__Record extracts__.
====
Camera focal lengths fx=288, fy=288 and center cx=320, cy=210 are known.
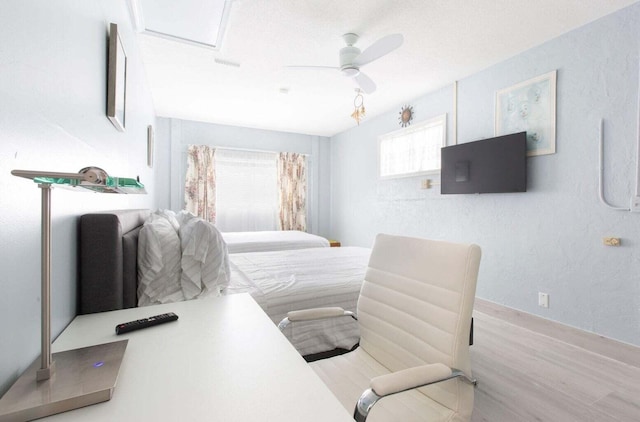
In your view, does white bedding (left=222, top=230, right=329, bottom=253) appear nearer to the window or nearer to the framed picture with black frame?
the window

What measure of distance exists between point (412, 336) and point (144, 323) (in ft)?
3.07

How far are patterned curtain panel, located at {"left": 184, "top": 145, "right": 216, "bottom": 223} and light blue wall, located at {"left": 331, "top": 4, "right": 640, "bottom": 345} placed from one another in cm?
383

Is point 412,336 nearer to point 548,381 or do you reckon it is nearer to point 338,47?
point 548,381

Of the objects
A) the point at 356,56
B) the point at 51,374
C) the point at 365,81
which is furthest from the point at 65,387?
the point at 365,81

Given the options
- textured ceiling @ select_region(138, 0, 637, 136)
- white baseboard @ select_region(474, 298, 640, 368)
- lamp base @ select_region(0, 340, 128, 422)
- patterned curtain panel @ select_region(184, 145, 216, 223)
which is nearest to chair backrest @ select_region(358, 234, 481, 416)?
lamp base @ select_region(0, 340, 128, 422)

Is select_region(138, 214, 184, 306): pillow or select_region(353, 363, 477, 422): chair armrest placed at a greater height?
select_region(138, 214, 184, 306): pillow

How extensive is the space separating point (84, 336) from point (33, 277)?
0.27m

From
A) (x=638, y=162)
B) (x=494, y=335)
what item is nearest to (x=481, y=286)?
(x=494, y=335)

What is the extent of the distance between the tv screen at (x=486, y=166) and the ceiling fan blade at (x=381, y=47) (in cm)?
149

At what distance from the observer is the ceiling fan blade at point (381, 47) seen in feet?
6.72

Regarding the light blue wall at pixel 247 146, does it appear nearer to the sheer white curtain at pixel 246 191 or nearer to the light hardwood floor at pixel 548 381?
the sheer white curtain at pixel 246 191

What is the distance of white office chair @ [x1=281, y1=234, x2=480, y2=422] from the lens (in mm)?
899

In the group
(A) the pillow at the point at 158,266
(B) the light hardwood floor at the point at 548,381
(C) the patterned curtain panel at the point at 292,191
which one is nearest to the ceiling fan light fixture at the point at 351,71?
(A) the pillow at the point at 158,266

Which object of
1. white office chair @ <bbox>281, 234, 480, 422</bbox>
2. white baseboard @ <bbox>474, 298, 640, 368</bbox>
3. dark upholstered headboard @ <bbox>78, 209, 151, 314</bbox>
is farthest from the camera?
====
Output all the records, word for word, with no pictures in the copy.

Camera focal lengths fx=288, fy=288 and center cx=320, cy=210 are known.
In your view, does white bedding (left=222, top=230, right=329, bottom=253) appear nearer to the window or nearer to the framed picture with black frame?
the window

What measure of distance exists between point (412, 336) and point (144, 323) (in ft)?
3.07

How far are patterned curtain panel, located at {"left": 184, "top": 145, "right": 216, "bottom": 223} and light blue wall, located at {"left": 331, "top": 4, "right": 640, "bottom": 345} placed from one another in cm?
383

Is point 412,336 nearer to point 548,381 or do you reckon it is nearer to point 338,47?
point 548,381

Of the objects
A) the point at 356,56
B) the point at 51,374
C) the point at 365,81
which is furthest from the point at 65,387?
the point at 365,81

Given the options
- textured ceiling @ select_region(138, 0, 637, 136)
- white baseboard @ select_region(474, 298, 640, 368)
- lamp base @ select_region(0, 340, 128, 422)
- patterned curtain panel @ select_region(184, 145, 216, 223)
which is nearest to chair backrest @ select_region(358, 234, 481, 416)?
lamp base @ select_region(0, 340, 128, 422)

Is select_region(138, 214, 184, 306): pillow or select_region(353, 363, 477, 422): chair armrest placed at a greater height?
select_region(138, 214, 184, 306): pillow

How extensive is the space separating point (84, 336) from point (33, 277)?
0.27m

From
A) (x=638, y=162)
B) (x=494, y=335)
what item is nearest to (x=481, y=286)?
(x=494, y=335)

What is the extent of the distance between the tv screen at (x=486, y=166) and the ceiling fan blade at (x=381, y=47) (in cm)?
149

At what distance from the observer is the ceiling fan blade at point (381, 47) seen in feet?
6.72

Regarding the light blue wall at pixel 247 146, does it appear nearer to the sheer white curtain at pixel 246 191 or nearer to the light hardwood floor at pixel 548 381?
the sheer white curtain at pixel 246 191

What is the distance of white office chair @ [x1=281, y1=234, x2=480, y2=422] from the lens (in mm)?
899

In the group
(A) the pillow at the point at 158,266
(B) the light hardwood floor at the point at 548,381
(C) the patterned curtain panel at the point at 292,191
which one is nearest to the ceiling fan light fixture at the point at 351,71?
(A) the pillow at the point at 158,266

Which object of
1. white office chair @ <bbox>281, 234, 480, 422</bbox>
2. white baseboard @ <bbox>474, 298, 640, 368</bbox>
3. dark upholstered headboard @ <bbox>78, 209, 151, 314</bbox>
is farthest from the camera?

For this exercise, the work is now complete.